Entretien avec Michel Tremblay
Culture

Entretien avec Michel Tremblay

En juin dernier, Michel Tremblay soufflait sur ses 75 bougies. Un chiffre qui ne semble pas le ralentir puisque, fidèle à ses habitudes automnales, l’écrivain chouchou des Québécois offre à ses lecteurs un nouveau roman, Le peintre d’aquarelles, qui lève le voile sur l’autre facette créatrice du sensible artiste.

Dans cette nouvelle œuvre, vous témoignez, par la voix du cousin Marcel, devenu vieux, de l’apport de la peinture dans la vie. De quelle manière cet art s’avère-t-il complémentaire à l’écriture ?

Depuis 25 ans, l’aquarelle est la seule chose qui me sort de mon écriture, qui m’oblige à me concentrer ailleurs… à me sortir de mon travail. C’est plus qu’un hobby, c’est un « vide-tête » dont j’ai désormais besoin pour récupérer.

La souffrance mentale est présente dans vos lignes. Quand on est créateur et qu’on prend de l’âge, est-ce qu’on s’affranchit de plus en plus de ses maux, ou bien si c’est le contraire ?

J’ai bien peur qu’on soit plus susceptible de les ressentir… parce qu’on s’écoute trop. C’est ce que j’ai essayé de traduire avec le personnage de Marcel à 76 ans : tout tourne autour de lui, même les paysages qu’il dépeint.

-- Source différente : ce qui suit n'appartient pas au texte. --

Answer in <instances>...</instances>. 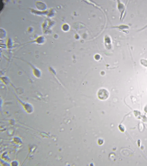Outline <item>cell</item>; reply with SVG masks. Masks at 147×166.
Instances as JSON below:
<instances>
[{
	"instance_id": "cell-1",
	"label": "cell",
	"mask_w": 147,
	"mask_h": 166,
	"mask_svg": "<svg viewBox=\"0 0 147 166\" xmlns=\"http://www.w3.org/2000/svg\"><path fill=\"white\" fill-rule=\"evenodd\" d=\"M98 95L100 99L105 100L108 98L109 93L105 89H101L98 91Z\"/></svg>"
}]
</instances>
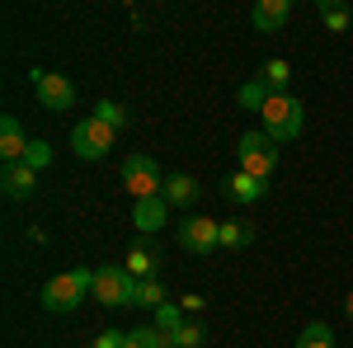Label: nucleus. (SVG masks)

Vous écrivez : « On décrit le malheur, on ne décrit pas le bonheur. » Qu’avez-vous voulu exprimer ?

Le bonheur n’existe pas en art. Il n’est pas intéressant. Le rideau s’ouvre, quelqu’un dit : « Nous sommes heureux. » Le rideau se referme, fin de la pièce. Alors que le malheur…

Comment envisagez-vous votre propre vieillissement ?

Le chiffre 75 est un couperet qu’il faut bien accepter. Devant la façon qu’a notre société de traiter ses aînés, je suis soulagé de pouvoir vivre de ma fortune… Le plus dur à prendre, évidemment, c’est le corps qui vous abandonne petit à petit. La seule consolation est qu’on est moins niaiseux qu’à 20 ans.

Ce jeune écrivain audacieux et novateur que vous étiez à vos débuts, vous le portez certainement toujours en vous. À quels moments le sentez-vous ressurgir ?

Chaque matin, quand le trac me noue les entrailles au moment de commencer à travailler. Il est resté le même après 52 ans… Le fait de savoir ce que j’ai à dire, mais pas comment ça va sortir est toujours aussi excitant. Le grand saut dans le vide. Chaque jour.

Le peintre d’aquarelles, Leméac/Actes Sud, en librairie à compter du 1er novembre.